- [DIRECTION]: Please reproduce the lines without any change, beginning at the line that contains "What physical distance" and continuing through the final line of the records.

- [INFORMATION SUPPLIED]:
## Begin

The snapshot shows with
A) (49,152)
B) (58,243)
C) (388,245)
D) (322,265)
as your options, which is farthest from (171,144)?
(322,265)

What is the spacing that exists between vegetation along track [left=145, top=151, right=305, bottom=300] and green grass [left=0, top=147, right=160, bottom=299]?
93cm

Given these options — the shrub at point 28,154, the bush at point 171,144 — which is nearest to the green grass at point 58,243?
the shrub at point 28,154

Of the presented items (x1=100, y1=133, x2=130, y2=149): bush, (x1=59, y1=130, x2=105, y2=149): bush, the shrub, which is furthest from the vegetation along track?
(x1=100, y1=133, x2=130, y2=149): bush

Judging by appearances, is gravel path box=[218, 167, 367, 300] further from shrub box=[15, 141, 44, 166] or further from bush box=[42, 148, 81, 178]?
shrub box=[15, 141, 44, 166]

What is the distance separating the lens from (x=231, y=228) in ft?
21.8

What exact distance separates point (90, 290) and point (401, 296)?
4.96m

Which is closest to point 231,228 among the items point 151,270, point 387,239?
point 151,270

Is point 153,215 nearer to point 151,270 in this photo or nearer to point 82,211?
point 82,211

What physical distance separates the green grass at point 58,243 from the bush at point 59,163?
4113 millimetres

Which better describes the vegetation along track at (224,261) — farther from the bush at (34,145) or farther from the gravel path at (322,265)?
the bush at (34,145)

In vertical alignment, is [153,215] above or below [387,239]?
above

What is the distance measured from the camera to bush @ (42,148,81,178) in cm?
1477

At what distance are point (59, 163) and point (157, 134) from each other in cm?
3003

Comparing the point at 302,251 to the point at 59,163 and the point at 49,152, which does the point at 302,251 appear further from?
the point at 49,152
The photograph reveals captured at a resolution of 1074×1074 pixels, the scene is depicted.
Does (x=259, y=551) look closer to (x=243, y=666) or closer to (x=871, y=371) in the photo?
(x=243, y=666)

## End

- [TASK OUTPUT]:
What physical distance separates the green grass at point 58,243 from the bush at point 59,163?
4113 millimetres

Which better describes the vegetation along track at (224,261) — farther from the bush at (34,145) or farther from the gravel path at (322,265)?
the bush at (34,145)

In vertical alignment, is [153,215] above or below [387,239]?
above

What is the distance measured from the camera to bush @ (42,148,81,178) in cm?
1477

At what distance are point (59, 163) and point (157, 134) from each other in cm?
3003

Comparing the point at 302,251 to the point at 59,163 and the point at 49,152, which does the point at 302,251 appear further from?
the point at 49,152
The photograph reveals captured at a resolution of 1074×1074 pixels, the scene is depicted.
Does (x=259, y=551) look closer to (x=243, y=666) or closer to (x=871, y=371) in the photo?
(x=243, y=666)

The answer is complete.